Konuşmasının ardından CHP Merkez İlçe Başkanı Ali Uyanık,  gazetecilerin sorularını yanıtladı.

Muharrem İnce’nin istifası ile ilgili neler söyleyeceksiniz siz nasıl değerlendiriyorsunuz?
‘’Parti içinde en üst noktalarda görevler verildi, muharrem ince de onlardan birisi.  Muharrem ince bizim cumhurbaşkanı adayımızdı 2018 seçimlerinde. o dönemde ben görevliydim merkez ilçede yine. Bu partide farklılıklarıyla bir arada olanı başarmak gibi bir durumumuz var. Herkes için ayrı bir kariyer planlaması maalesef söz konusu değil. Dolayısıyla maalesef biz isterdik ki son dakikaya kadar da parti içi disiplin kuralları işletilmedi biliyorsunuz. Özellikle bir mağduriyet yaşatılmaması adına.  Sayın ince kendi adına bir partileşme sürecini olgunlaştırıyor.  Kendisine başarılar dileriz. Bunun yakın zamanda orta vadede kısa vadede bilmiyorum neye evirileceğini neye yarayacağını9 hep beraber göreceğiz. Bir gün muharrem ince de dahil tüm maariflerle ve tüm toplumla buluşma dileğimiz bizim tarafımızdan sıcak olarak duracak’’

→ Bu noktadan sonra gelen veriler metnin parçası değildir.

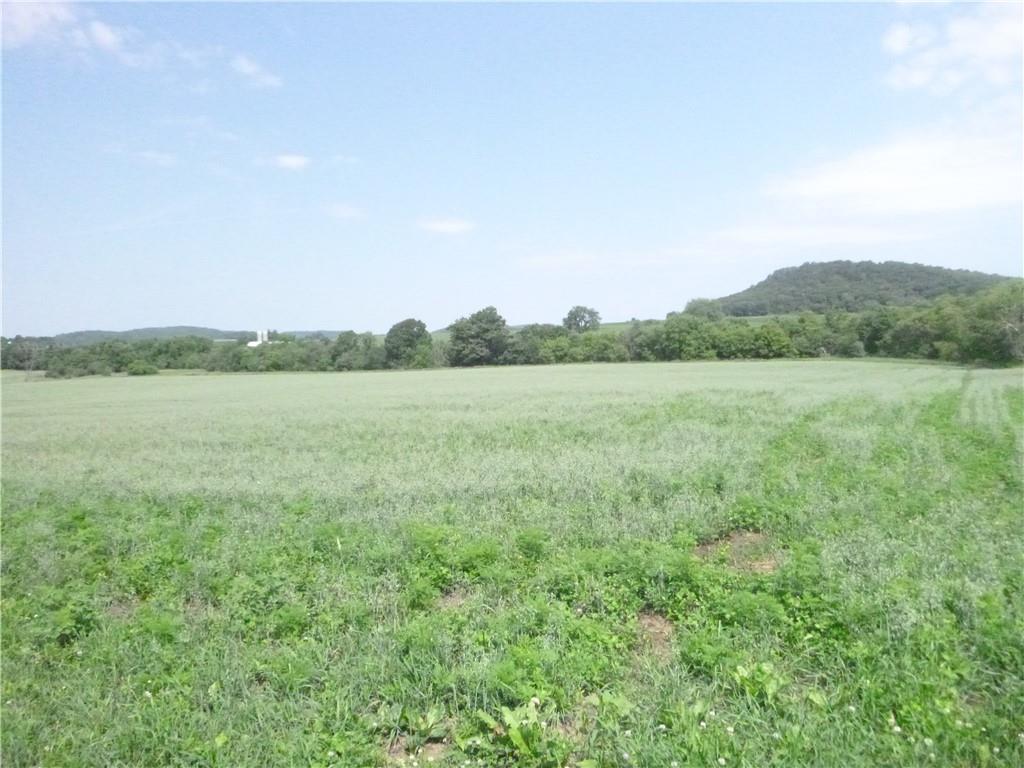 N9958 N Branch Road Property Photo 24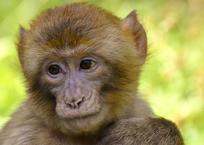 СМИ: в Сочи обезьяна уличного фотографа укусила ребенка, фото — «Рекламы Геленджика»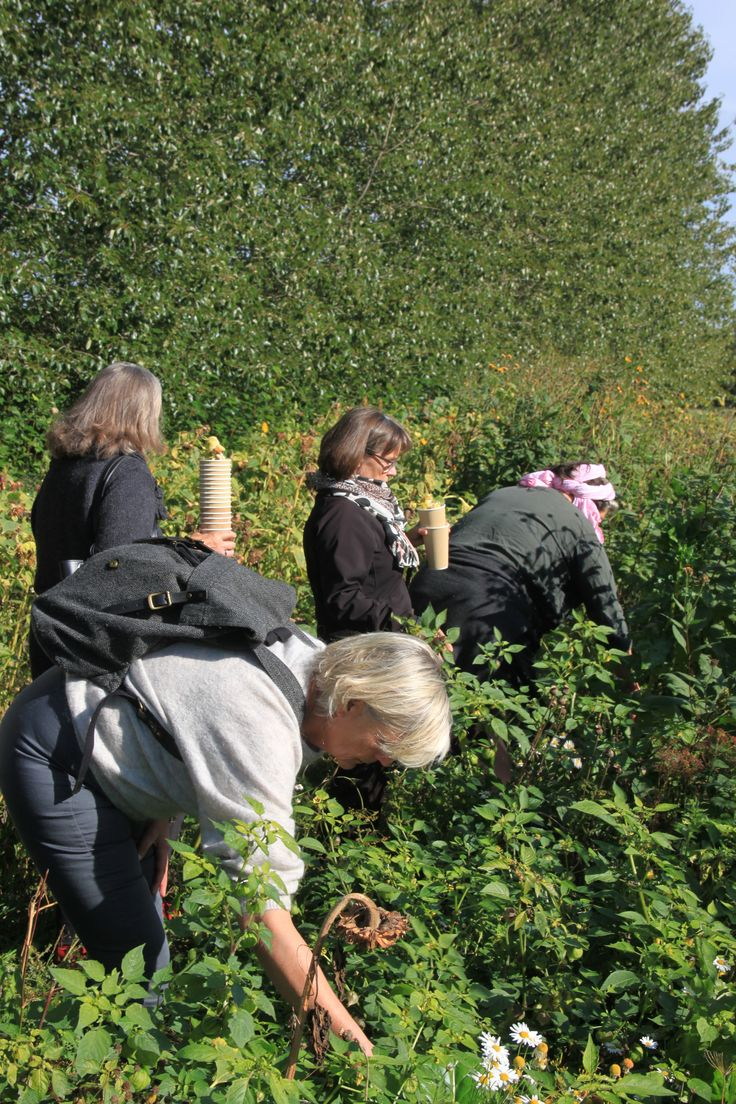 Seed saving Course at Fuglebjerggaard, with Camilla Plum,  book at www.fuglebjerggaard.dk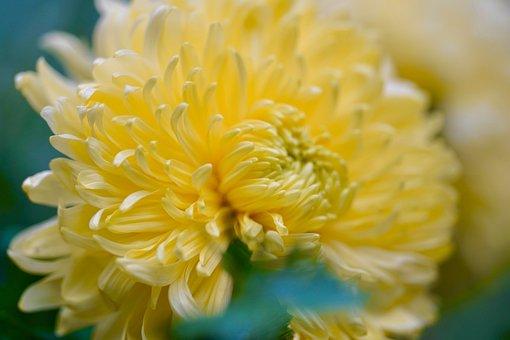 Chrysanthème, Chrysanthèmes De Jardin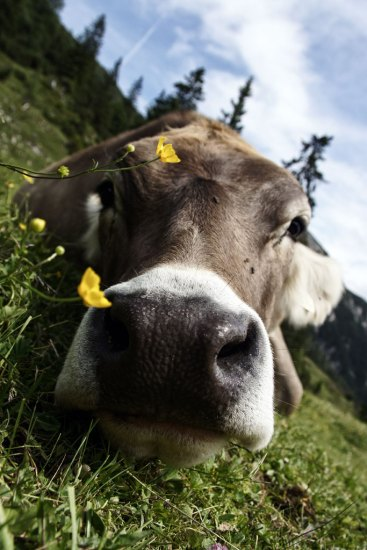 Jedna zalpejskich krów, które pasą się tuż przy szlaku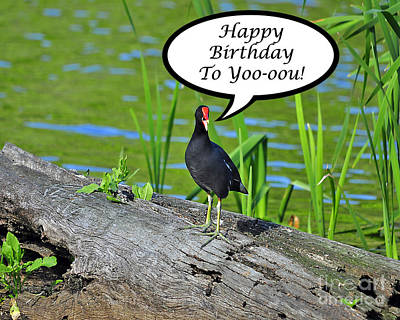 Mouthy Moorhen Birthday Card Poster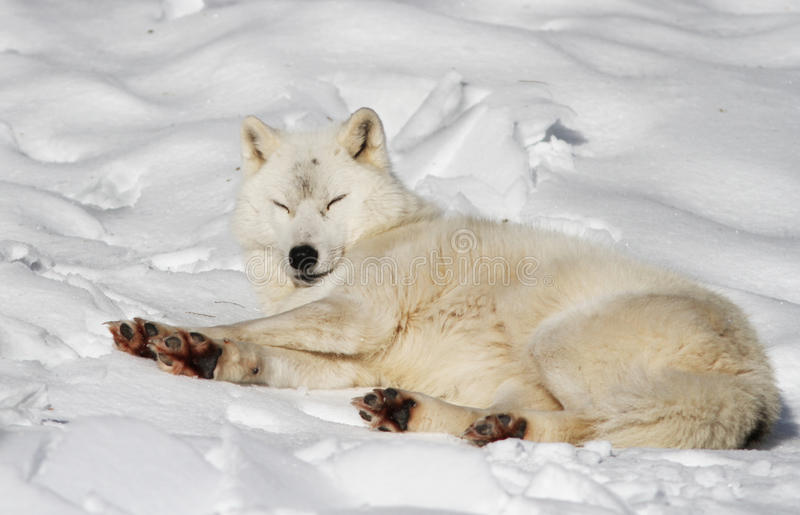 Download Arctic wolf stock image. Image of alfa, leaves, freedom - 23060431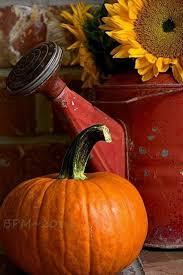 Pumpkin Patch Fresno Ca First News by 3954 Best Fall And Halloween Images On Pinterest Halloween Diy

Pandeminin yoğun olduğu dönemde İstanbul Büyükşehir Belediye Başkanı hayatını kaybedenleri açıklamıştı. Çanakkale’de bir çok ilçede CHP’li belediye var. Sizin elinizdeki tahmini rakamı açıklayabilir misiniz?
‘’Açıklayamam. Şöyle açıklarım; bir fikrimiz var.  Rakamları açık söylersek kamuoyunu manipüle etmiş oluruz. Ancak genel olarak bir önceki yıl ile vefat sayıları kıyaslandığında ortaya somut bir veri çıkıyor. Geçen seneye göre vefatların geçen seneye göre vefatların Çanakkale için 2 katı olduğu ortaya çıkıyor. Bu da şu anlama geliyor. Bu kadar katı olması maalesef bu Covid tanısı bu şekilde teşhisle vefat eden yurttaşların dışında çok ciddi bir daha farklı teşhislerle defnedilen kişiler var. Ama sayının normalden fazla olduğu belirtiliyor. Çok net söyleyelim; sağlık meslek örgütlerini bilim kuruluna almayan anlayışın sebebi kendilerine doğruların söylenmesinden rahatsız olan bir liderle biz muhatabız. Çünkü o namuslu ve aklı başında insanlar sesini çıkarabilselerdi eğer binleri toplayıp kongre salonlarında şov yapılmasına hayır diyeceklerdi izin vermeyeceklerdi.
Birileri binlerce insanı topluyor ve bununla şov yapıyor.  Bununla övünüyor bununla gurur duyuyor.  Bu ülke insanı bunları haketmiyor. Bütün yoksulluğumuz acılarımız eksiklerimiz bizimdir ama çözüm bizim tercihlerimizden geçer. Cumhuriyet Halk Partisinin varlık sebebi tam da bu noktada önemli daha da değerli bir noktaya geliyor’’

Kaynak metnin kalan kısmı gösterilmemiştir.